▸ Written instruction: Output all of the records exactly as written.

▸ Input material:
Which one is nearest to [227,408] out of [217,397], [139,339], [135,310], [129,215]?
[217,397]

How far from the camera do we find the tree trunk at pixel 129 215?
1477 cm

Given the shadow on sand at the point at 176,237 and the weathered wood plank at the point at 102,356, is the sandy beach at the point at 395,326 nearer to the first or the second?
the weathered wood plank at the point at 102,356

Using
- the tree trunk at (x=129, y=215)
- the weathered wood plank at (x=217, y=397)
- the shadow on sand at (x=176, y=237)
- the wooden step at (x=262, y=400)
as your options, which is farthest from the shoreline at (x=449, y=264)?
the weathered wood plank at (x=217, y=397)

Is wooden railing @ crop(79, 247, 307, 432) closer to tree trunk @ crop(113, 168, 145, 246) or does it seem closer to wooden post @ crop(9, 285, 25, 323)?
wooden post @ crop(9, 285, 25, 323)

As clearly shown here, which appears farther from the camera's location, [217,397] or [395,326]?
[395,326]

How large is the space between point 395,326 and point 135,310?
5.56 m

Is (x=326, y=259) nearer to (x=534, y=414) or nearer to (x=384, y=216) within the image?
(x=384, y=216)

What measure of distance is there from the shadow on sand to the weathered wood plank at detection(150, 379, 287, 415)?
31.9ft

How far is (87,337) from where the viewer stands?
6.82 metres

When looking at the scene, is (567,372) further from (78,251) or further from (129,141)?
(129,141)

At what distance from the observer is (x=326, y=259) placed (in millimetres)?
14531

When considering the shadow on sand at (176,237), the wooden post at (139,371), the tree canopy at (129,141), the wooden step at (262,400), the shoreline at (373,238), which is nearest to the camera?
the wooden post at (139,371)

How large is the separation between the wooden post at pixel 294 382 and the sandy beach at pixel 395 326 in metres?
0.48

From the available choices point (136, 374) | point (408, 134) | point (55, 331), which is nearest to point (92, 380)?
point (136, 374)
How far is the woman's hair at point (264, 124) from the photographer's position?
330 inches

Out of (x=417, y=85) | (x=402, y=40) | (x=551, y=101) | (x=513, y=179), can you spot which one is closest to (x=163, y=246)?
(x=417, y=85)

▸ Result below:
Which one is nearest to [227,408] out of [217,397], [139,339], [135,310], [129,215]?
[217,397]

How far from the camera do we find the tree trunk at pixel 129 215?
1477 cm

Given the shadow on sand at the point at 176,237 and the weathered wood plank at the point at 102,356, is the sandy beach at the point at 395,326 nearer to the first or the second?
the weathered wood plank at the point at 102,356

Using
- the tree trunk at (x=129, y=215)
- the weathered wood plank at (x=217, y=397)
- the shadow on sand at (x=176, y=237)
- the wooden step at (x=262, y=400)
as your options, which is farthest from the shoreline at (x=449, y=264)?
the weathered wood plank at (x=217, y=397)

Is wooden railing @ crop(79, 247, 307, 432) closer to tree trunk @ crop(113, 168, 145, 246) or does it seem closer to wooden post @ crop(9, 285, 25, 323)?
wooden post @ crop(9, 285, 25, 323)

As clearly shown here, which appears farther from the camera's location, [217,397] or [395,326]?
[395,326]

How large is the space between point 395,326 and point 135,310?
5.56 m

Is (x=326, y=259) nearer to (x=534, y=414) or nearer to (x=384, y=216) within the image?
(x=384, y=216)

What measure of distance is there from the shadow on sand to the weathered wood plank at detection(150, 379, 287, 415)?
31.9ft

How far is (87,337) from where the viewer stands?
6.82 metres

When looking at the scene, is (567,372) further from (78,251) or further from (129,141)?
(129,141)

At what distance from the observer is (x=326, y=259) placed (in millimetres)?
14531

When considering the shadow on sand at (176,237), the wooden post at (139,371), the tree canopy at (129,141), the wooden step at (262,400), the shoreline at (373,238), which is nearest to the camera?
the wooden post at (139,371)

How large is the separation between the wooden post at pixel 294 382 and the sandy beach at pixel 395 326 in metres?
0.48

From the available choices point (136, 374) | point (408, 134) | point (55, 331), which is nearest to point (92, 380)?
point (136, 374)
How far is the woman's hair at point (264, 124) from the photographer's position?
330 inches

Out of (x=417, y=85) | (x=402, y=40) | (x=551, y=101) | (x=513, y=179), can you spot which one is closest to (x=163, y=246)?
(x=417, y=85)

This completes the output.